Given request:
Which lines in the material below contain the word "photo"? Select and copy each of them, treating uppercase and lowercase letters as different.

[Records from a set of spatial questions]
▬▬▬▬▬▬▬▬▬▬

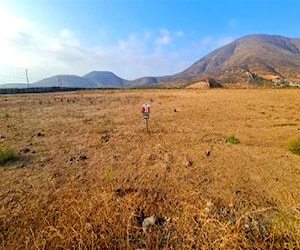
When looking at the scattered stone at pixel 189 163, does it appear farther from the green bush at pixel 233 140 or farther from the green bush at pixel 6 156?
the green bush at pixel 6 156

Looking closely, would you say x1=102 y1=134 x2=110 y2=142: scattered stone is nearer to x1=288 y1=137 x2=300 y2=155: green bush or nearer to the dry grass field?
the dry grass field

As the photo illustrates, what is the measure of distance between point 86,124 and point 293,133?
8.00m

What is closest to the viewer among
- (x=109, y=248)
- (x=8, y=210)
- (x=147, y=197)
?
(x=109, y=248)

▬▬▬▬▬▬▬▬▬▬

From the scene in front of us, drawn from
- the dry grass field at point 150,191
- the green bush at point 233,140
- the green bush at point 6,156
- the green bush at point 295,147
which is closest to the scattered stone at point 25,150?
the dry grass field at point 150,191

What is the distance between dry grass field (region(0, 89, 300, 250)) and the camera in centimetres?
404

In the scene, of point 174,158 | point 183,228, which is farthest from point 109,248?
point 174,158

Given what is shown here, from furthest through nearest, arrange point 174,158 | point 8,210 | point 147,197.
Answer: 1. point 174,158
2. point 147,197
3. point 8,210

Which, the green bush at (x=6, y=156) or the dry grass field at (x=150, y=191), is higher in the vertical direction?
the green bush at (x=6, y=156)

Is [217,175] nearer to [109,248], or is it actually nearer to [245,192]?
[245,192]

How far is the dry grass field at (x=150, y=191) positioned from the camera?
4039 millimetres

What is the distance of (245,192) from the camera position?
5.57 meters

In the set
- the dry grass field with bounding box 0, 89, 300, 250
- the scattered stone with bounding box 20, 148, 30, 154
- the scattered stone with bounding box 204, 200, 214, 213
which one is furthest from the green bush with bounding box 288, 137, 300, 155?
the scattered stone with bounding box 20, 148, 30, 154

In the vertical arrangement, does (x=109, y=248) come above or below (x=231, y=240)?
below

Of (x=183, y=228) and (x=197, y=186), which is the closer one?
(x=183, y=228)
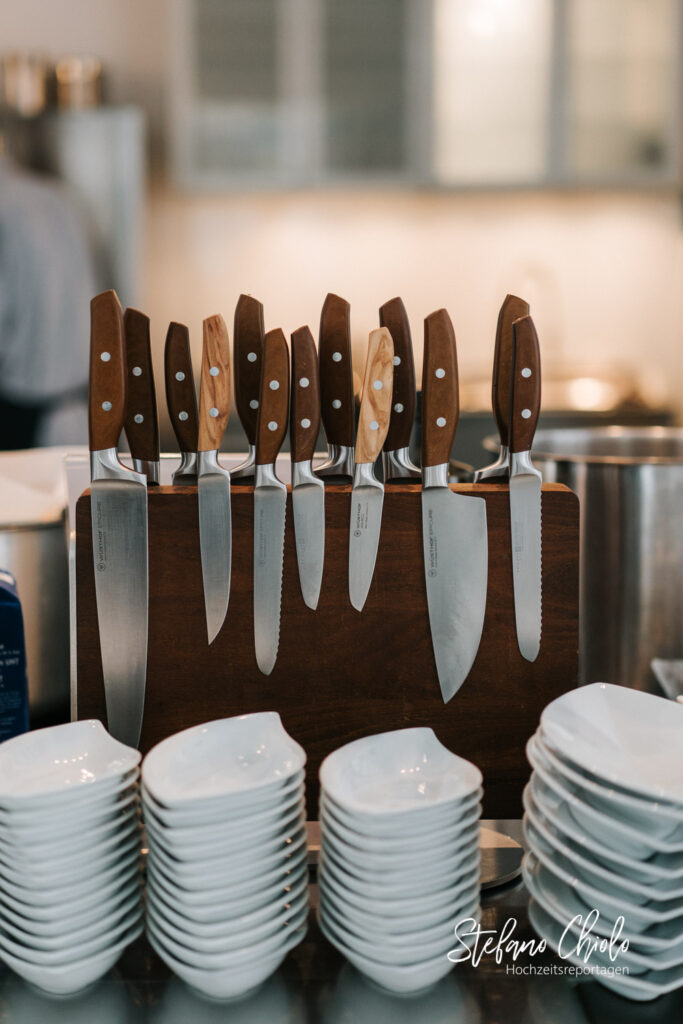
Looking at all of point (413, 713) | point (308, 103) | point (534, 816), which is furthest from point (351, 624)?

▬▬▬▬▬▬▬▬▬▬

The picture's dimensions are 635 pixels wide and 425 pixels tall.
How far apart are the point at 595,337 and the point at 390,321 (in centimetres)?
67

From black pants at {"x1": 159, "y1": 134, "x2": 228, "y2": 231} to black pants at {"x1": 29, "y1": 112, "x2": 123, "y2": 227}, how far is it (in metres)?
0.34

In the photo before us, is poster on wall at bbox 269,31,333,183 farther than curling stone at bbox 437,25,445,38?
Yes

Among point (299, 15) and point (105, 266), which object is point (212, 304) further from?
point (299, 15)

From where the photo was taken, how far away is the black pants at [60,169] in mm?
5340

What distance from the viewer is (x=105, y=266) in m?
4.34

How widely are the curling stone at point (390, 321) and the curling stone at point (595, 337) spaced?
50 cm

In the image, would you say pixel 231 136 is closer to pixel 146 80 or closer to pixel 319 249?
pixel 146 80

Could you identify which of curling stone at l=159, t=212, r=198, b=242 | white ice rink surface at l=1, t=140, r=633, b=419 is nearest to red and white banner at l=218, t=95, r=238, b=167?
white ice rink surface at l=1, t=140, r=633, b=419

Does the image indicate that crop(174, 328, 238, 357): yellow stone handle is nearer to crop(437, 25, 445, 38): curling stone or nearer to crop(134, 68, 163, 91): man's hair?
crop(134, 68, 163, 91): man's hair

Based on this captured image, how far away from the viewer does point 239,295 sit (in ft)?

▬▬▬▬▬▬▬▬▬▬

Answer in full:
As the photo illustrates, what is the measure of distance between point 86,124 and point 293,133?
In the photo before us, is poster on wall at bbox 269,31,333,183 farther than curling stone at bbox 437,25,445,38?
From where the photo was taken, how far away is the black pants at [60,169] in mm?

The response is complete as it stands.